» **TEXTAUSZUG**:
Eine aktuelle Umfrage des K&P Consult hat eines deutlich gemacht: Das Konzept der heutigen Betriebsgastronomie passt in den wenigsten Fällen zu den Anforderungen des „New Normal“. Küchen und Gasträume sind meist zu groß und in der Funktionalität zu sehr auf das Mittagessen fokussiert. Das Businessmodell der klassischen Betriebsgastronomie gerät ins Wanken: Die meisten Cateringverträge müssen auf eine neue Basis gestellt werden und die Kantinenrichtlinien gehören nach 65 Jahren in Rente geschickt.
Während die meisten Betriebsgastronomien derzeit auf Sparflamme kochen und die Tischgastzahlen meist nur verhalten wieder ansteigen, arbeiten die Fachabteilungen der Unternehmen intensiv an der „Betriebsgastronomie nach Corona“.
New Work heißt auch New Eat
„New Normal“ heißt für die meisten Unternehmen zunächst, eine neue Arbeitskultur rund um mehr Homeoffice und Flexibilität zu entwickeln. Etliche Unternehmen arbeiten bereits seit Jahren an „New Work“-Konzepten, aber Corona wirkt nun als Beschleuniger dieser Veränderungsprozesse. Als „Wohnzimmer des Unternehmens” kommt der Gastronomie in den neuen Arbeitswelten eine wichtige Rolle zu, um die neue Art der Zusammenarbeit erfolgreich zu etablieren.
Auch der Megatrend der Digitalisierung bekommt durch Corona einen Schub in der Betriebsgastronomie. Um bei geringerer Sitzplatzkapazität dem Ansturm gerecht zu werden, hat z. B. die Telekom in ihren Restaurants ein digitales Auslastungsbarometer konzipiert, mit dem potenzielle Kantinengäste schon vom Arbeitsplatz aus prüfen können, ob gerade Plätze frei sind oder die Kantine voll ist. „Da ein für uns passgenaues und vor allem präzises System nicht kurzfristig auf dem Markt verfügbar war, haben wir uns kurzerhand entschieden, selbst ein solches Auslastungstool zu programmieren. So können unsere Mitarbeiterinnen und Mitarbeiter ihre Pause optimal legen und Wartezeiten vermeiden“, berichtet Christof Heinrichs, zuständig für das Zentrale Catering Management der Deutsche Telekom AG.

Einträge zu räumlichen Beziehungen

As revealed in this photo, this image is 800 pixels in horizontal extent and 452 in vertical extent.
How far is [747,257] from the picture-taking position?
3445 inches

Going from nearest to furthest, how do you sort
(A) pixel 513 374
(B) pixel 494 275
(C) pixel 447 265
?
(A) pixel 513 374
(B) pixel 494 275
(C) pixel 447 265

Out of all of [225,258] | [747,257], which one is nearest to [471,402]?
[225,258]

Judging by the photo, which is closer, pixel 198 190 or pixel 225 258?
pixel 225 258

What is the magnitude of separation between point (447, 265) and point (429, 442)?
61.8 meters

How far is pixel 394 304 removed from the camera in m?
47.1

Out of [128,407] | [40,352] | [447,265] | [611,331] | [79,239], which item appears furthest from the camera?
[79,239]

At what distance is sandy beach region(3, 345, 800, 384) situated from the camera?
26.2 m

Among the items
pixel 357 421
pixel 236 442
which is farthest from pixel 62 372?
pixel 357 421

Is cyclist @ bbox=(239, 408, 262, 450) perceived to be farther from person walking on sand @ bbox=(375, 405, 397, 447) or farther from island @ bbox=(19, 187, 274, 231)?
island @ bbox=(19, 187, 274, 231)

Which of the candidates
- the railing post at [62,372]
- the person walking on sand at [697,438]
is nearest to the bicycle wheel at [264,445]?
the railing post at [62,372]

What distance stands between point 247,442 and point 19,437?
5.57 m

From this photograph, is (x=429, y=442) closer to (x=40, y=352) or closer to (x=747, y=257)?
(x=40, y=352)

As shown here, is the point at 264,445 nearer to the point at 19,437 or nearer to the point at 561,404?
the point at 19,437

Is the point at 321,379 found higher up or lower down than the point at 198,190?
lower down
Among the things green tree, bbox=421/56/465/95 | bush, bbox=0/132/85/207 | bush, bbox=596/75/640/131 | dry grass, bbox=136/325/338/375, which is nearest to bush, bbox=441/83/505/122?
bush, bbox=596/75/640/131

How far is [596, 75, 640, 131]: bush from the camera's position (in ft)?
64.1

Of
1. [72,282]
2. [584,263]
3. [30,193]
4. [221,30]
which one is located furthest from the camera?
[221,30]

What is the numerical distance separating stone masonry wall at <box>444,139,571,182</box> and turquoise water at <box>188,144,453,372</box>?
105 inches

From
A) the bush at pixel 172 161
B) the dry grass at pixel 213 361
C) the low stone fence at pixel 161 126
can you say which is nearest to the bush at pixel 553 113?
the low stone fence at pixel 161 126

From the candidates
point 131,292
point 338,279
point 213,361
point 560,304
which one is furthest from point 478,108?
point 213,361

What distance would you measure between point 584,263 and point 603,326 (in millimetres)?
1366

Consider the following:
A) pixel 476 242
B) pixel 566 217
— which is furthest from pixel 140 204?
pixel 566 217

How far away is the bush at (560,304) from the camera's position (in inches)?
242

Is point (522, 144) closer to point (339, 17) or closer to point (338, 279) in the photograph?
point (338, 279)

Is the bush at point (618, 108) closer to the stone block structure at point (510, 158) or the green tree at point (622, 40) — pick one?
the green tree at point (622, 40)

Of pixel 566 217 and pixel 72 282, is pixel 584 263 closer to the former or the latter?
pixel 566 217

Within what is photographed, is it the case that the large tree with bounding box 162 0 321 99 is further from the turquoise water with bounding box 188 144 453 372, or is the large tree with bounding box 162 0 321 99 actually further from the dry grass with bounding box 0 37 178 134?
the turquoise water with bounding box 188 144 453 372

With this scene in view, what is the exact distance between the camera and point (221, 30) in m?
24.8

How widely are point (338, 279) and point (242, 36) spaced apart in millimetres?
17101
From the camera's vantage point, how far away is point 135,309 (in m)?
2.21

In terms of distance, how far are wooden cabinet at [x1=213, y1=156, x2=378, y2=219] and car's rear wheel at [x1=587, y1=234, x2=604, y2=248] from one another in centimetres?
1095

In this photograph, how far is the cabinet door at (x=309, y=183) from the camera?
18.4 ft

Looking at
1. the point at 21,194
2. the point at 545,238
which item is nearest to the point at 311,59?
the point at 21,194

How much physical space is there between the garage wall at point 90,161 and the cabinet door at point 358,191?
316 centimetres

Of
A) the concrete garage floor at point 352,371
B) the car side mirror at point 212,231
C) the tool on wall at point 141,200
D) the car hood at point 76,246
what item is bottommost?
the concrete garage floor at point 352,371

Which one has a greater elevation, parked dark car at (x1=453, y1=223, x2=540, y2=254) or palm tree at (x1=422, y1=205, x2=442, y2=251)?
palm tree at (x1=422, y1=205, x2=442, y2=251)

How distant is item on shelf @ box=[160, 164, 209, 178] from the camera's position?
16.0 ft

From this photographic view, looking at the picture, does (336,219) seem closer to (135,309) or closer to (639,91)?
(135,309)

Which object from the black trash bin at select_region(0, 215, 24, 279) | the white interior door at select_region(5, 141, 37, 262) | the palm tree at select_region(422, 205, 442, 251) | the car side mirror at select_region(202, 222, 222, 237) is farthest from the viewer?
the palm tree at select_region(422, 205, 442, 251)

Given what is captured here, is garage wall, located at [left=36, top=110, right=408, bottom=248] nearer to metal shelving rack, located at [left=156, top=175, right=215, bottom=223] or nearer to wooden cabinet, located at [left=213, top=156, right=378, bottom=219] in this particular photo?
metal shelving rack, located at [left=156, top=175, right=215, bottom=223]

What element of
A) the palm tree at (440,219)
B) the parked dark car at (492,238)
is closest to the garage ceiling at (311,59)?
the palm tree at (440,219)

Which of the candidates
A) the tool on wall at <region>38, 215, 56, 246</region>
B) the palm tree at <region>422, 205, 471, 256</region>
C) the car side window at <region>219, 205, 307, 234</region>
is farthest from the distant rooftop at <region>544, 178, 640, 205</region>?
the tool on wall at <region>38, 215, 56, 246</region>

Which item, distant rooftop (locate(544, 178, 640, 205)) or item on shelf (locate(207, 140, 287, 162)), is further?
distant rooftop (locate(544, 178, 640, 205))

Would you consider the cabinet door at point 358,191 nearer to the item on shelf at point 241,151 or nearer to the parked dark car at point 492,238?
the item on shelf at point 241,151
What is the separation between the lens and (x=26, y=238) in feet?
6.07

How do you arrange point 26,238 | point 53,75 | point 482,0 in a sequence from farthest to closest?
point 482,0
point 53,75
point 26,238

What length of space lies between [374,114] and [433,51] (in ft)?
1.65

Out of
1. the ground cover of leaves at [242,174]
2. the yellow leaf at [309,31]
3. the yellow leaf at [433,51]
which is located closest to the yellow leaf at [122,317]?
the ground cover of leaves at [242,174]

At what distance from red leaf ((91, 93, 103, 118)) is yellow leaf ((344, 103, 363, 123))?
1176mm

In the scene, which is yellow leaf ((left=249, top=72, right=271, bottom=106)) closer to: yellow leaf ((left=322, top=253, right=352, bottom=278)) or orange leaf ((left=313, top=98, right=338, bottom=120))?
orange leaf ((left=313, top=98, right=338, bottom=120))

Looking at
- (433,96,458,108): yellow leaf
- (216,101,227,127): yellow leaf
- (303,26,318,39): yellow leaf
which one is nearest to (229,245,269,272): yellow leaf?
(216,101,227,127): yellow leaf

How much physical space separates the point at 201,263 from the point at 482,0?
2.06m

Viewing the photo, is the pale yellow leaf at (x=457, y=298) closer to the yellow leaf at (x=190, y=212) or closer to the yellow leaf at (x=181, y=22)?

» **WORUM ES GEHT**: Schreibe den Text über die Betriebsgastronomie von „Während die meisten“ bis hinunter zu „erfolgreich zu etablieren.“ noch einmal ab und ersetze darin „Homeoffice“ durch „mobiles Arbeiten“.

» **ERLEDIGTE AUFGABE**:
Während die meisten Betriebsgastronomien derzeit auf Sparflamme kochen und die Tischgastzahlen meist nur verhalten wieder ansteigen, arbeiten die Fachabteilungen der Unternehmen intensiv an der „Betriebsgastronomie nach Corona“.
New Work heißt auch New Eat
„New Normal“ heißt für die meisten Unternehmen zunächst, eine neue Arbeitskultur rund um mehr mobiles Arbeiten und Flexibilität zu entwickeln. Etliche Unternehmen arbeiten bereits seit Jahren an „New Work“-Konzepten, aber Corona wirkt nun als Beschleuniger dieser Veränderungsprozesse. Als „Wohnzimmer des Unternehmens” kommt der Gastronomie in den neuen Arbeitswelten eine wichtige Rolle zu, um die neue Art der Zusammenarbeit erfolgreich zu etablieren.